# PROBLEM TO WORK ON
The records beneath should be printed exactly, and the pictures are to be left out.

# THE DATA
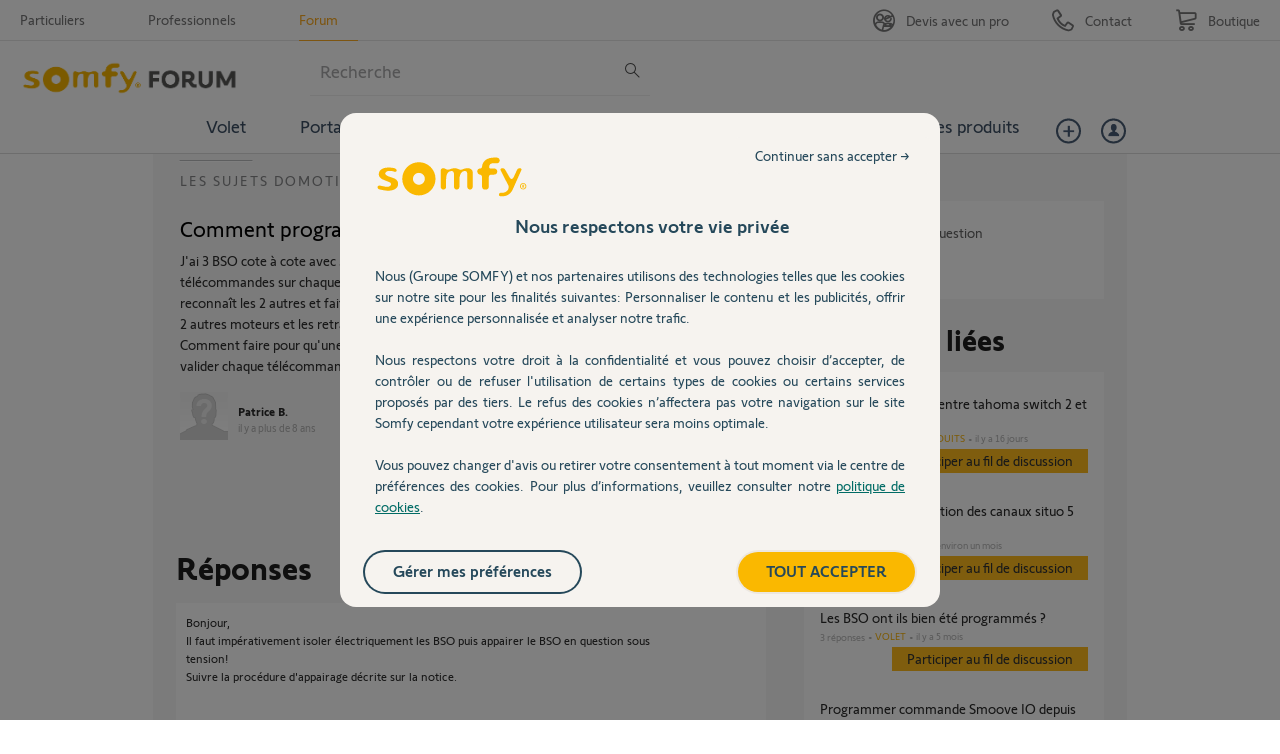

--- FILE ---
content_type: text/html; charset=utf-8
request_url: https://accounts.google.com/o/oauth2/postmessageRelay?parent=https%3A%2F%2Fforum.somfy.fr&jsh=m%3B%2F_%2Fscs%2Fabc-static%2F_%2Fjs%2Fk%3Dgapi.lb.en.2kN9-TZiXrM.O%2Fd%3D1%2Frs%3DAHpOoo_B4hu0FeWRuWHfxnZ3V0WubwN7Qw%2Fm%3D__features__
body_size: 161
content:
<!DOCTYPE html><html><head><title></title><meta http-equiv="content-type" content="text/html; charset=utf-8"><meta http-equiv="X-UA-Compatible" content="IE=edge"><meta name="viewport" content="width=device-width, initial-scale=1, minimum-scale=1, maximum-scale=1, user-scalable=0"><script src='https://ssl.gstatic.com/accounts/o/2580342461-postmessagerelay.js' nonce="OI-mjBt0S5yY0URQY7uFfA"></script></head><body><script type="text/javascript" src="https://apis.google.com/js/rpc:shindig_random.js?onload=init" nonce="OI-mjBt0S5yY0URQY7uFfA"></script></body></html>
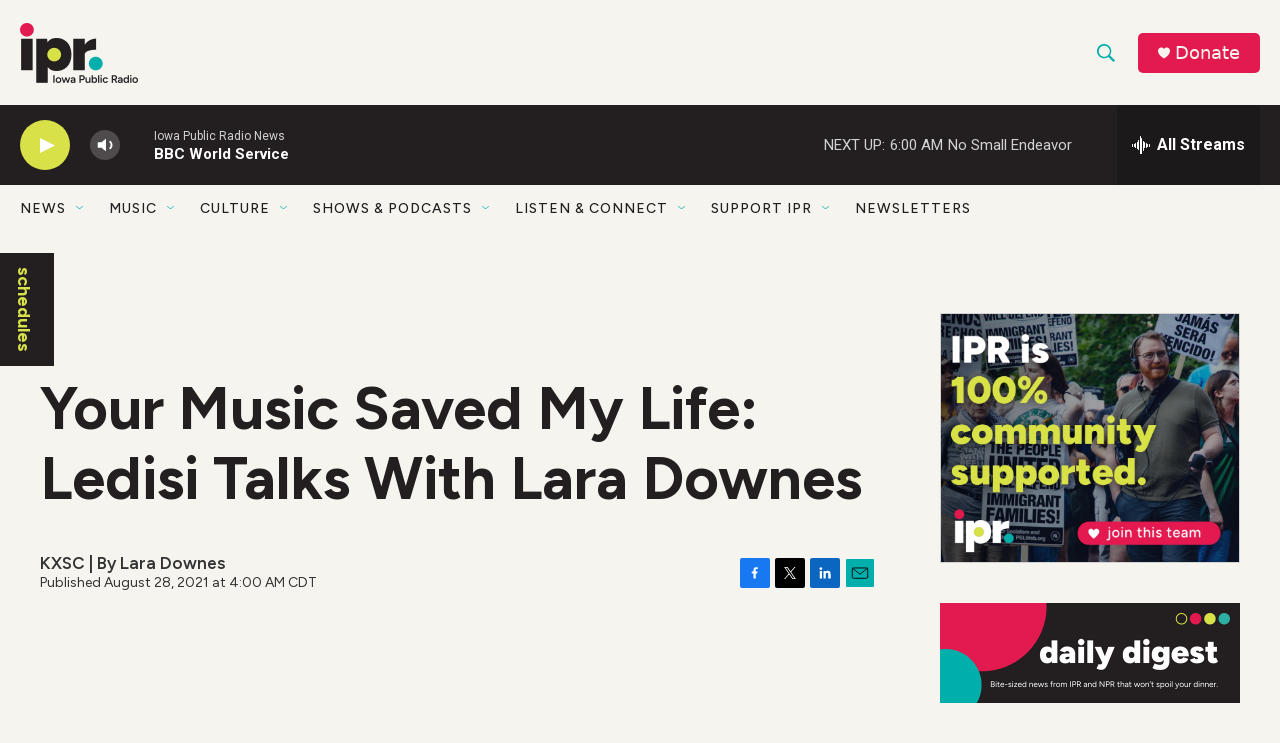

--- FILE ---
content_type: text/html; charset=utf-8
request_url: https://www.google.com/recaptcha/api2/aframe
body_size: 183
content:
<!DOCTYPE HTML><html><head><meta http-equiv="content-type" content="text/html; charset=UTF-8"></head><body><script nonce="AljGqFb-HpbSRNX4tpGiOQ">/** Anti-fraud and anti-abuse applications only. See google.com/recaptcha */ try{var clients={'sodar':'https://pagead2.googlesyndication.com/pagead/sodar?'};window.addEventListener("message",function(a){try{if(a.source===window.parent){var b=JSON.parse(a.data);var c=clients[b['id']];if(c){var d=document.createElement('img');d.src=c+b['params']+'&rc='+(localStorage.getItem("rc::a")?sessionStorage.getItem("rc::b"):"");window.document.body.appendChild(d);sessionStorage.setItem("rc::e",parseInt(sessionStorage.getItem("rc::e")||0)+1);localStorage.setItem("rc::h",'1768726560775');}}}catch(b){}});window.parent.postMessage("_grecaptcha_ready", "*");}catch(b){}</script></body></html>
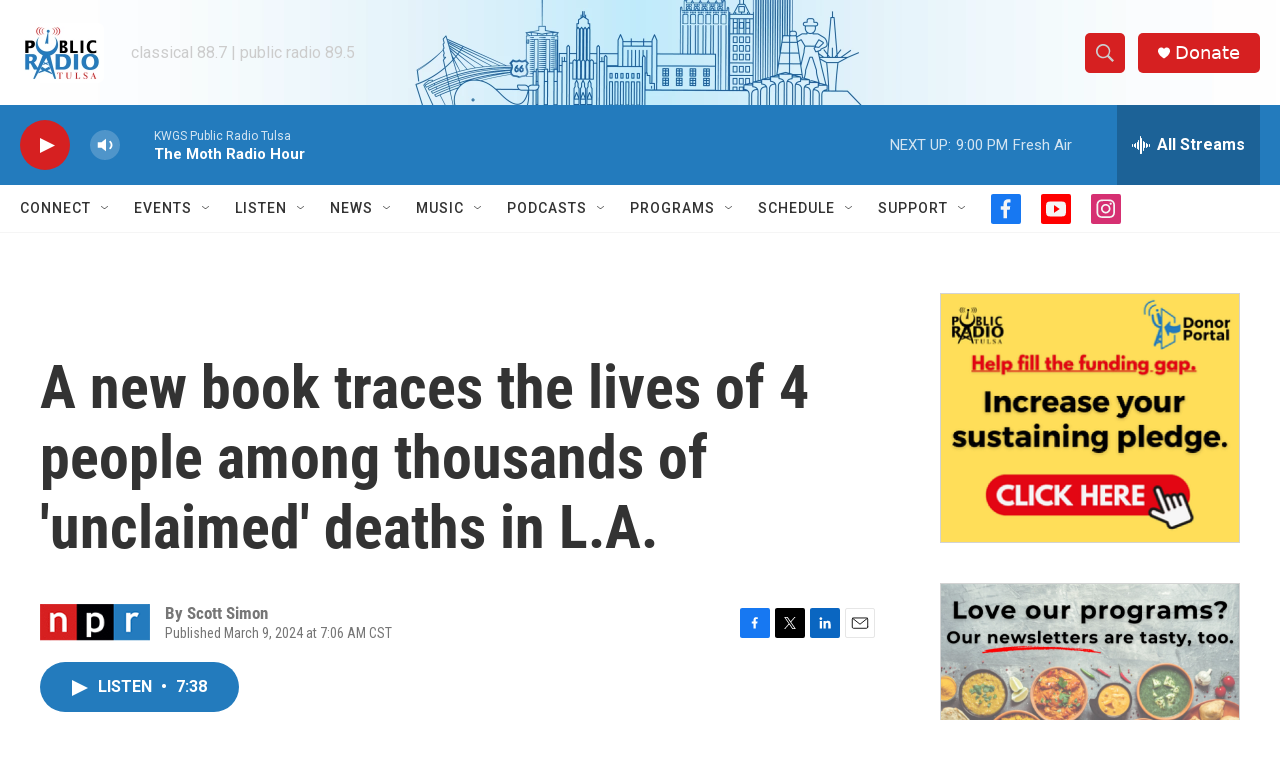

--- FILE ---
content_type: text/html; charset=utf-8
request_url: https://www.google.com/recaptcha/api2/aframe
body_size: 269
content:
<!DOCTYPE HTML><html><head><meta http-equiv="content-type" content="text/html; charset=UTF-8"></head><body><script nonce="QFBGQvKYXHcbUuUpFHeljQ">/** Anti-fraud and anti-abuse applications only. See google.com/recaptcha */ try{var clients={'sodar':'https://pagead2.googlesyndication.com/pagead/sodar?'};window.addEventListener("message",function(a){try{if(a.source===window.parent){var b=JSON.parse(a.data);var c=clients[b['id']];if(c){var d=document.createElement('img');d.src=c+b['params']+'&rc='+(localStorage.getItem("rc::a")?sessionStorage.getItem("rc::b"):"");window.document.body.appendChild(d);sessionStorage.setItem("rc::e",parseInt(sessionStorage.getItem("rc::e")||0)+1);localStorage.setItem("rc::h",'1768445792961');}}}catch(b){}});window.parent.postMessage("_grecaptcha_ready", "*");}catch(b){}</script></body></html>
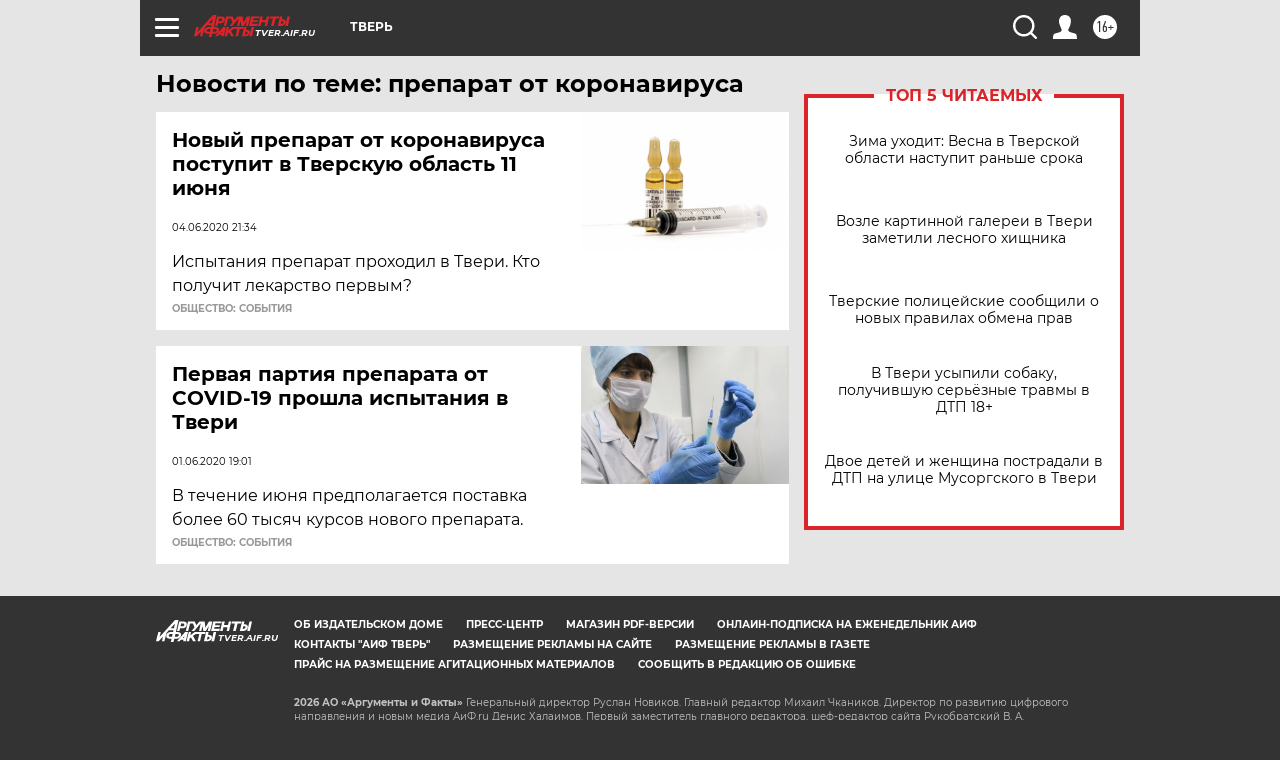

--- FILE ---
content_type: text/html
request_url: https://tns-counter.ru/nc01a**R%3Eundefined*aif_ru/ru/UTF-8/tmsec=aif_ru/854380873***
body_size: -72
content:
4CB76F046971F997X1769077143:4CB76F046971F997X1769077143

# ANSWER
--- FILE ---
content_type: text/html; charset=utf-8
request_url: https://accounts.google.com/o/oauth2/postmessageRelay?parent=https%3A%2F%2Fforum.somfy.fr&jsh=m%3B%2F_%2Fscs%2Fabc-static%2F_%2Fjs%2Fk%3Dgapi.lb.en.2kN9-TZiXrM.O%2Fd%3D1%2Frs%3DAHpOoo_B4hu0FeWRuWHfxnZ3V0WubwN7Qw%2Fm%3D__features__
body_size: 161
content:
<!DOCTYPE html><html><head><title></title><meta http-equiv="content-type" content="text/html; charset=utf-8"><meta http-equiv="X-UA-Compatible" content="IE=edge"><meta name="viewport" content="width=device-width, initial-scale=1, minimum-scale=1, maximum-scale=1, user-scalable=0"><script src='https://ssl.gstatic.com/accounts/o/2580342461-postmessagerelay.js' nonce="OI-mjBt0S5yY0URQY7uFfA"></script></head><body><script type="text/javascript" src="https://apis.google.com/js/rpc:shindig_random.js?onload=init" nonce="OI-mjBt0S5yY0URQY7uFfA"></script></body></html>

--- FILE ---
content_type: text/html; charset=utf-8
request_url: https://www.google.com/recaptcha/api2/aframe
body_size: 183
content:
<!DOCTYPE HTML><html><head><meta http-equiv="content-type" content="text/html; charset=UTF-8"></head><body><script nonce="AljGqFb-HpbSRNX4tpGiOQ">/** Anti-fraud and anti-abuse applications only. See google.com/recaptcha */ try{var clients={'sodar':'https://pagead2.googlesyndication.com/pagead/sodar?'};window.addEventListener("message",function(a){try{if(a.source===window.parent){var b=JSON.parse(a.data);var c=clients[b['id']];if(c){var d=document.createElement('img');d.src=c+b['params']+'&rc='+(localStorage.getItem("rc::a")?sessionStorage.getItem("rc::b"):"");window.document.body.appendChild(d);sessionStorage.setItem("rc::e",parseInt(sessionStorage.getItem("rc::e")||0)+1);localStorage.setItem("rc::h",'1768726560775');}}}catch(b){}});window.parent.postMessage("_grecaptcha_ready", "*");}catch(b){}</script></body></html>

--- FILE ---
content_type: text/html; charset=utf-8
request_url: https://www.google.com/recaptcha/api2/aframe
body_size: 269
content:
<!DOCTYPE HTML><html><head><meta http-equiv="content-type" content="text/html; charset=UTF-8"></head><body><script nonce="QFBGQvKYXHcbUuUpFHeljQ">/** Anti-fraud and anti-abuse applications only. See google.com/recaptcha */ try{var clients={'sodar':'https://pagead2.googlesyndication.com/pagead/sodar?'};window.addEventListener("message",function(a){try{if(a.source===window.parent){var b=JSON.parse(a.data);var c=clients[b['id']];if(c){var d=document.createElement('img');d.src=c+b['params']+'&rc='+(localStorage.getItem("rc::a")?sessionStorage.getItem("rc::b"):"");window.document.body.appendChild(d);sessionStorage.setItem("rc::e",parseInt(sessionStorage.getItem("rc::e")||0)+1);localStorage.setItem("rc::h",'1768445792961');}}}catch(b){}});window.parent.postMessage("_grecaptcha_ready", "*");}catch(b){}</script></body></html>

--- FILE ---
content_type: text/html
request_url: https://tns-counter.ru/nc01a**R%3Eundefined*aif_ru/ru/UTF-8/tmsec=aif_ru/854380873***
body_size: -72
content:
4CB76F046971F997X1769077143:4CB76F046971F997X1769077143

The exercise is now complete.